Medical techniques for looking inside our bodies have come a long way, but in the future it looks like doctors may be able to see absolutely everything going on under our skin.
Researchers have invented a new kind of camera that can actually see through structures inside the human body, detecting light sources behind as much as 20 centimetres (7.9 inches) of bodily tissue.
The current prototype, developed by researchers from the University of Edinburgh in the UK, is designed to work in conjunction with endoscopes – long, slender instruments that are often equipped with cameras, sensors and lights to peer inside hollow cavities inside the human body.
Endoscopes are valuable tools for all sorts of medical procedures, but up until now it's been difficult to externally confirm exactly where in the body the instrument is looking, without resorting to things like X-ray scans.
Now that's no longer a problem, due to the new camera's capability to detect sources of light inside the body, such as the illuminated tip of the endoscope's long flexible tube.
Thanks to thousands of integrated photon detectors inside the camera, the device can detect individual particles of light being beamed through human tissue.
When photons come into contact with bodily structures, light usually scatters or bounces off the tissue, but the camera's sensitivity enables it to pick up any tiny traces of light that make it through.
By reconciling light signals that come directly to the camera with scattered photons – which travel longer distances and so take longer to reach it – the device is able to determine where the light-emitting endoscope is placed inside the body.
This technique, which differentiates between scattered and ballistic (direct) photons is called ballistic imaging, and it could help physicians to understand the exact location of the bodily interior they're looking at with the endoscope – which may be hugely valuable in terms of determining treatments.
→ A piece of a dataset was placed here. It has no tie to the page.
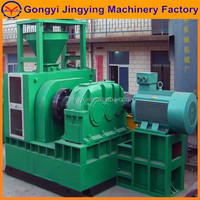 hydraulic screw press briquetting press plants india for brown coal,charcoal, lime, Sponge Iron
In the image above, you can see an example of the light the camera detects from an optical endomicroscope in use in sheep lungs.
The image on the left is what the prototype sees, with the ballistic imaging revealing the precise location of the instrument in the lungs.
On the right, the shot reveals what the scene looks like to a conventional camera, with the sensor picking up lots of noise in terms of scattered light, but unable to determine where the photons are originating, as the light particles bounce around the lung structures.
"This is an enabling technology that allows us to see through the human body," says senior researcher Kev Dhaliwal.
"The ability to see a device's location is crucial for many applications in healthcare, as we move forwards with minimally invasive approaches to treating disease."
Dhaliwal is the chief investigator of a collaborative, multi-institutional project called Proteus, which is researching a range of new imaging technologies to help visualise previously unseen biological secrets, with a focus on lung and respiratory diseases.
In this case, the researchers say the improved vision provided by the camera will enable doctors to visualise both the tip and length of the endoscope they're using, and the resolution of the imagery is expected to be refined in the future.
There's no word yet on when we can expect to see this camera used in clinical treatments, but it's a promising development in imaging and diagnostic technologies.
The findings are reported in Biomedical Optics Express.